SMS allows organizations to receive more reports from employees about 'near misses', events they would not have heard about previously, but only when employees feel "safe" to report and confident that their reports will be acted upon. These reports can help organizations to identify "drift" and the "boundaries of safe operation". Amplifying 'weak signals' and self-auditing their safety management processes continues to be a challenge but will likely improve as companies gain more experience and their SMS matures.

Slide 30: Conclusion

SMS is only as effective as the organizational safety culture in which it is embedded. SMS won't take hold unless there is a strong underlying commitment and buy-in to safety. But just wanting operations to be safe won't create safety, not unless this commitment is also supported by 'mindful' processes such as formal risk assessments, increased reporting, tracking of safety deficiencies and effective follow-up. While these process changes can stimulate changes in culture, they will only be sustainable in the long term if they are seen to add value.
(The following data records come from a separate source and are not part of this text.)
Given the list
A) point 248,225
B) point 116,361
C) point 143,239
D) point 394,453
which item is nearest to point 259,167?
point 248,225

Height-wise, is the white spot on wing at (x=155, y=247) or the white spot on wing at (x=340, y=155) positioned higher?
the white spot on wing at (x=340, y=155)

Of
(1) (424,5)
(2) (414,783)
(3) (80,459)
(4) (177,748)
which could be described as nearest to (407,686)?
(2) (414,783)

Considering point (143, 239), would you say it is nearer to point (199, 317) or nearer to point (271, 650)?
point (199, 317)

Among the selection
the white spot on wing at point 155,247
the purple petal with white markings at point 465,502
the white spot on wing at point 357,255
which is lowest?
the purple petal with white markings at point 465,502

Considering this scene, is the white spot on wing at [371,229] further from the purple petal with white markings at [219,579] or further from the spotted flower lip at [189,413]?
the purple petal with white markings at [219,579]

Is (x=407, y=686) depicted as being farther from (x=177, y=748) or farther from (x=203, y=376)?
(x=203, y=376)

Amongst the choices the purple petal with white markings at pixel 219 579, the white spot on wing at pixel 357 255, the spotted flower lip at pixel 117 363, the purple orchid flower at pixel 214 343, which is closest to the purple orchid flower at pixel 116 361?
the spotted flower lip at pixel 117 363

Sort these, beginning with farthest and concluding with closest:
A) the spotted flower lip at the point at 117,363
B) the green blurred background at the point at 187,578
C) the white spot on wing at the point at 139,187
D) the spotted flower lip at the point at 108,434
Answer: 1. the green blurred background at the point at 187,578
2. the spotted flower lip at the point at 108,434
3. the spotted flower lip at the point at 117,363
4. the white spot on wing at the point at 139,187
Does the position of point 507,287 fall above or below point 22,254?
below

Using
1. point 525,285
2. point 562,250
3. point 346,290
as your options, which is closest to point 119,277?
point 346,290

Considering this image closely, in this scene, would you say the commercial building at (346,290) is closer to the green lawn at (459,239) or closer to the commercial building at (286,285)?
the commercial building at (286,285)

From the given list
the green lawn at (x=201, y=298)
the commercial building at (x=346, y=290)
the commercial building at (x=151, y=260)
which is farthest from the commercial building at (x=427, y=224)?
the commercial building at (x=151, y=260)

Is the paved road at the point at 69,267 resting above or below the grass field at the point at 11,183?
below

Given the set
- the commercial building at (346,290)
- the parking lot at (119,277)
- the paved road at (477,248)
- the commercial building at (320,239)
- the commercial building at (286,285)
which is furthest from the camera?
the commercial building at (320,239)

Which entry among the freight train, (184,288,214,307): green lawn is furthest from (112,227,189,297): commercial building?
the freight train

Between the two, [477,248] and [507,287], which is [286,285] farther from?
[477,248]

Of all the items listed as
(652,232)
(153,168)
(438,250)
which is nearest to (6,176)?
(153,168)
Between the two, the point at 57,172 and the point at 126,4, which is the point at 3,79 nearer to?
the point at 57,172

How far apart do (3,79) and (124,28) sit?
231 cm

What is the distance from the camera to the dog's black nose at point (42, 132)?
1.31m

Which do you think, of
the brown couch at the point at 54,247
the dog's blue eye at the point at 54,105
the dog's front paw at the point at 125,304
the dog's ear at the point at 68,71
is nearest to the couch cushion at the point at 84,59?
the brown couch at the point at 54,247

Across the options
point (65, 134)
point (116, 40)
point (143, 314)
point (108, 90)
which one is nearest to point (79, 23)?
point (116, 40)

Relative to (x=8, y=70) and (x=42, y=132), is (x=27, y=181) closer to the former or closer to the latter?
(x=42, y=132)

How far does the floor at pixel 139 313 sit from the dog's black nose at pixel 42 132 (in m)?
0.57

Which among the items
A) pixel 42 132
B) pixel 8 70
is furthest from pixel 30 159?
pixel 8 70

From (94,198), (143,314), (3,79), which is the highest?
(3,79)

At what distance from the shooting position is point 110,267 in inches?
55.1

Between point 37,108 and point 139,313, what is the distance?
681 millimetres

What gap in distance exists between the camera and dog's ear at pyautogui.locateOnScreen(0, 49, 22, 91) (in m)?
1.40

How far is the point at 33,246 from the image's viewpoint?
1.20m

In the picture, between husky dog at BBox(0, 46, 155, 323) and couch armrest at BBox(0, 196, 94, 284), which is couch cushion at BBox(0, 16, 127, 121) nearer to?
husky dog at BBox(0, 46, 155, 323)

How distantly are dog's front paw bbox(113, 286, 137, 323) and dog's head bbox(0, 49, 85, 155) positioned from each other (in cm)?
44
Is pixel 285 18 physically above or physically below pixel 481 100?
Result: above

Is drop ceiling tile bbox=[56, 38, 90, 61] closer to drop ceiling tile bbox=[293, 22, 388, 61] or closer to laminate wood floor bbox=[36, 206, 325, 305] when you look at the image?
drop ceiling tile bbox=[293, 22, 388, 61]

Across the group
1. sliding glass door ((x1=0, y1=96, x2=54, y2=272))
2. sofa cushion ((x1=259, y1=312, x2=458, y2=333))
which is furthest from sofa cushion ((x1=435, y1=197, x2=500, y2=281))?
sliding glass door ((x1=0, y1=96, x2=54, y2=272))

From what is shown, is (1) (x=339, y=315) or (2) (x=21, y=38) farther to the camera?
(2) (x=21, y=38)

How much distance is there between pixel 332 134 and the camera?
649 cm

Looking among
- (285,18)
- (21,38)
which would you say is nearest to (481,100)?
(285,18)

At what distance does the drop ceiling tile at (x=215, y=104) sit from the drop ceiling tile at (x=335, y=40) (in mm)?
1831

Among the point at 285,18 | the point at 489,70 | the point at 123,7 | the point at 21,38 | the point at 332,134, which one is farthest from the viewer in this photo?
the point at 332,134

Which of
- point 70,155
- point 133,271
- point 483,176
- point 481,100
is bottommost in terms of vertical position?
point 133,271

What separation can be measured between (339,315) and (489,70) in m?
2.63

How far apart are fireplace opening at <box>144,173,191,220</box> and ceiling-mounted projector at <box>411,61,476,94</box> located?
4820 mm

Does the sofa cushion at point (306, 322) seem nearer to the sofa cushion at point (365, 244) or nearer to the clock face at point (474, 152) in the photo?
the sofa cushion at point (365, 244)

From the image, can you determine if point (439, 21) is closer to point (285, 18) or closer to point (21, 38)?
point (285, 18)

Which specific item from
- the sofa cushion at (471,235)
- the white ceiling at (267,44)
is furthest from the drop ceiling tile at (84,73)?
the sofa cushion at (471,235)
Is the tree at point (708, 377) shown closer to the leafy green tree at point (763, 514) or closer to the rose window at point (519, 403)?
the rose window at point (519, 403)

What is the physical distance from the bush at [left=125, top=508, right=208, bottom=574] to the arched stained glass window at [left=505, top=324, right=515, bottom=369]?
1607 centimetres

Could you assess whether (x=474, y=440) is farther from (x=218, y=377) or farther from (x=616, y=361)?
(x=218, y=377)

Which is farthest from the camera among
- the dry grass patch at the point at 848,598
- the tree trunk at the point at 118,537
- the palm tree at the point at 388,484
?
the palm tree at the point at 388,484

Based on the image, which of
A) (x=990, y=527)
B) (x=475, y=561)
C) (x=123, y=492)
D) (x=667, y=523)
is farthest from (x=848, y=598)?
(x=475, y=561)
This has important implications for the successful implementation of SMS:

- Organizations must recognize that it will take unrelenting commitment, time, resources and perseverance to implement an effective SMS.

- Regulators must be sensitive to the challenges companies face as they transition to SMS, and diligent in how they conduct compliance and safety oversight activities. Based on the experience to date, there is a risk that some short-sighted companies will take a minimalist, bureaucratic, or checklist approach to adopting SMS and yet believe they are 'safe' because they have a 'compliant' SMS.

- Inadequate policies covering the use of safety data (e.g. for litigation or enforcement purposes) and increased criminalization of human error will discourage open reporting, a key component of an effective SMS.

- And accident investigators should continually strive to uncover the contextual drivers that influence decision-making, goal conflicts, employee adaptations and 'non-compliance' with formally documented rules, procedures and safe practices to facilitate organizational learning and effective follow-up after an occurrence.

Slide 31: Watchlist

Back in March, around the same time the TSB turned 20, we issued our Watchlist.

We did it because time and again, our investigators have arrived at the scene of an accident to find the same old safety issues-unresolved issues-that remain in need of attention.

Of these issues, we singled out nine that pose the greatest risk to Canadians.

Two of these nine are what we call multi-modal: that is, they don't apply solely to air investigations, or to marine, or rail or pipelines. SMS is one of them.

The Board will continue to monitor the implementation and regulatory oversight of safety management systems in the transportation industry and share our findings with regulators, industry and Canadians.

Thank you very much for your attention. I'd be happy to take a few questions at this time.